The deep economic recession has brought the days of reckoning for Social Security and Medicare much closer, with Medicare’s program for hospital stays already running in the red and Social Security expected to start taking in less cash than it pays out beginning in 2016.
A new report detailing the programs’ deteriorating finances makes it clear that Congress will have to decide sooner than it had expected to either curtail the programs or find new sources of revenue to bolster them. Taxpayers and recipients probably will have to pay more as a result, analysts said.
Both programs will run out of cash faster than expected, the programs’ trustees said Tuesday. The report revealed for the first time that because of rapidly declining revenues, the Medicare trust fund for hospital expenses has been collecting less in taxes and interest income than it pays out in benefits since last year.
The Medicare hospital trust fund will exhaust its reserves in 2017, rendering it insolvent two years earlier than the trustees predicted last year. Its unfunded obligation is $13.4 trillion, $1 trillion higher than last year’s estimate. That amount would have to be deposited in an interest-earning account today in order for Medicare’s hospital trust fund to be able to pay all its scheduled benefits over the next 75 years.
Medicare’s total unfunded obligations, including its programs that use general revenues to pay for doctors’ fees and prescription drugs, have reached $37.8 trillion.
“That’s roughly 2.5 times the size of the U.S. economy,” said Greg D’Angelo, a policy analyst at the conservative Heritage Foundation. “Every household’s share of Medicare’s unfunded obligations is like a $325,000 IOU, because those are benefits promised but not paid for by dedicated revenues.”
Assets in the Social Security trust funds will be exhausted in 2037, four years sooner than last year’s report projected. Beginning in 2037, tax income would be sufficient to pay about three-fourths of scheduled benefits through 2083, the report said.
Social Security will pay out more in benefits than it receives in taxes in 2016, one year earlier than projected last year.
Social Security’s unfunded obligation over the next 75 years is estimated at $5.3 trillion, $1 trillion higher than last year’s estimate.
“The president explicitly rejects the notion that Social Security is untouchable politically and instead believes there is opportunity for a new consensus on Social Security reform,” said Treasury Secretary Timothy F. Geithner. “After we have passed health care reform that puts our nation on a path to lower growth in health care costs and expanded affordable coverage, this president will work to build a bipartisan consensus to ensure the long-term solvency of Social Security.”
“Although Social Security faces no imminent crisis, policymakers should act sooner rather than later to restore its long-term solvency,” said Robert Greenstein, executive director of the liberal-leaning Center on Budget and Policy Priorities. “The sooner they act, the more years they will have to spread out the needed adjustments in revenue and benefit formulas.”
Since the recession began in December 2007, 5.7 million workers have lost their jobs. Those unemployed workers are no longer paying the payroll taxes that finance the Social Security and Medicare trust funds.

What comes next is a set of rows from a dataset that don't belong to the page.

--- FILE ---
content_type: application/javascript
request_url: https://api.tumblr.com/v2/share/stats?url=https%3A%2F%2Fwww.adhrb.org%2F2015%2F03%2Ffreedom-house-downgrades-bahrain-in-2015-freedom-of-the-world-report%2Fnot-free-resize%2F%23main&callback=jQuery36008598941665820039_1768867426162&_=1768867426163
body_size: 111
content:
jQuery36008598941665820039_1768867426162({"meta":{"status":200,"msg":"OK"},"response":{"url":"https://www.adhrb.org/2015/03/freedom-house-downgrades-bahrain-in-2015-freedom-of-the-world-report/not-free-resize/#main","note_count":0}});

The Congressional Budget Office has estimated that revenue from Social Security payroll taxes will decline in fiscal 2009. Next year, the Social Security surplus from all revenues except interest income will fall to $3 billion, $83 billion less than last year’s CBO projection for 2010. In 2008, that cash surplus was $72 billion, which the federal government borrowed and spent on other programs.

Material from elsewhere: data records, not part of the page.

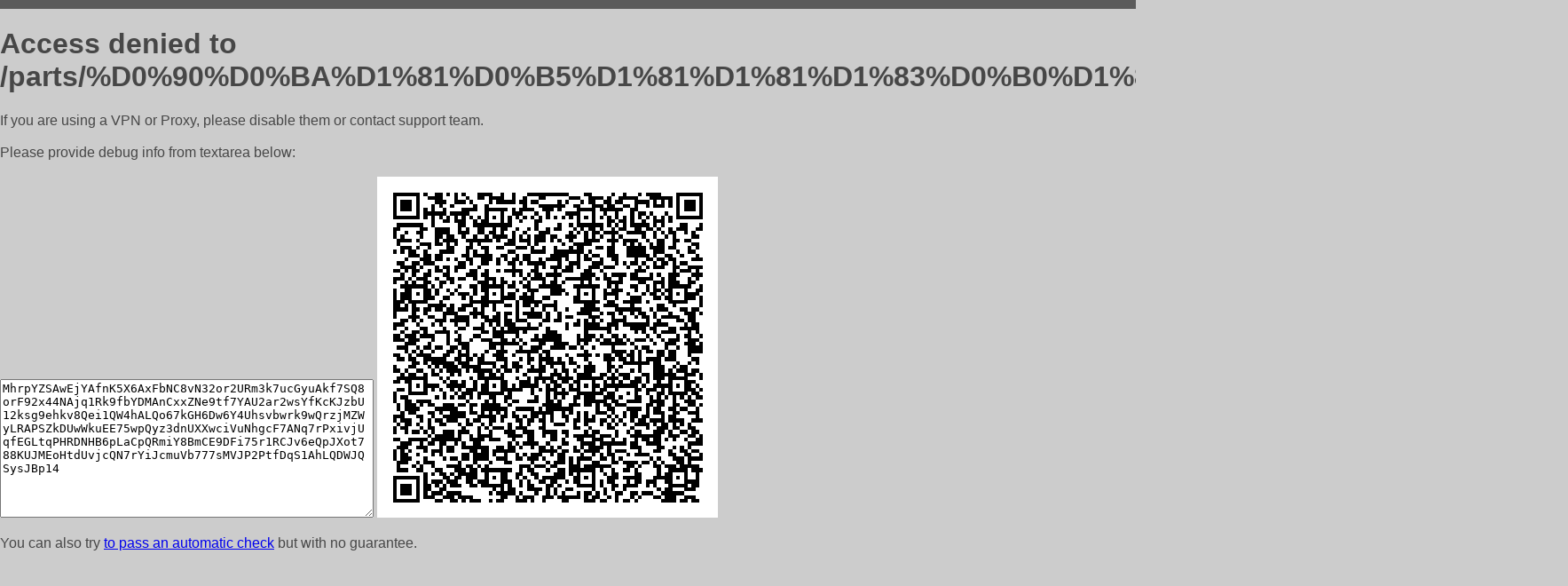

--- FILE ---
content_type: text/html; charset=utf-8
request_url: https://vagmarket.ru/parts/%D0%90%D0%BA%D1%81%D0%B5%D1%81%D1%81%D1%83%D0%B0%D1%80%D1%8B/1300A02AH18E4224
body_size: 911
content:
<!DOCTYPE html PUBLIC "-//W3C//DTD HTML 4.01//EN">
<html>
<head>
    <meta http-equiv="content-type" content="text/html; charset=utf-8" />
	<meta name="ROBOTS" content="NOINDEX, NOFOLLOW" />
	<meta http-equiv="Cache-control" content="no-cache, must-revalidate" />
    <title>Access Denied</title>
  <style type="text/css">
 body {
      font-family: Arial, sans-serif;
      font-size: 100%;
      background: #CCCCCC;
      border-top: 10px solid #5B5B5B;
      padding: 0;
      margin:0;
      color:#474747;
  }
  </style>
</head>
<body>
    <h1>Access denied to /parts/%D0%90%D0%BA%D1%81%D0%B5%D1%81%D1%81%D1%83%D0%B0%D1%80%D1%8B/1300A02AH18E4224 </h1>
<p>If you are using a VPN or Proxy, please disable them or
contact support team.<br><br>
Please provide debug info from textarea below:<br><br>
<textarea cols=50 rows=10 readonly>[base64]</textarea>
<img src="/.abcp-show-bimg/[base64]">
<br>
</p>
<p>
You can also try <a href="https://geoinfo.cpv1.pro/lmnb5ZR9f2bRK8F8D4b/autocheck.dyn?blre=2&wmdrastf=hC5BctqmT2P&supinfo=[base64]">to
 pass an automatic check</a> but with no guarantee.</p>
</body>
</html>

As Social Security’s cash surplus dwindles, the government will have to borrow still larger sums in the private capital markets to finance its soaring budget deficits. The Obama administration revealed Monday that this year’s budget deficit will reach $1.84 trillion, more than four times last year’s $459 billion deficit, which was a record.
For the first time in 26 years, the Treasury Department reported Tuesday, the government recorded a deficit in April, when taxpayers submit payments for balances due on their income taxes.
In 2008, the combined cost of Social Security and Medicare programs totaled about 7.6 percent of the gross domestic product. By 2083, the combined cost will be 17.2 percent of GDP.
“As a point of comparison, in 2008 total federal receipts amounted to 17.3 percent of GDP,” the trustees said.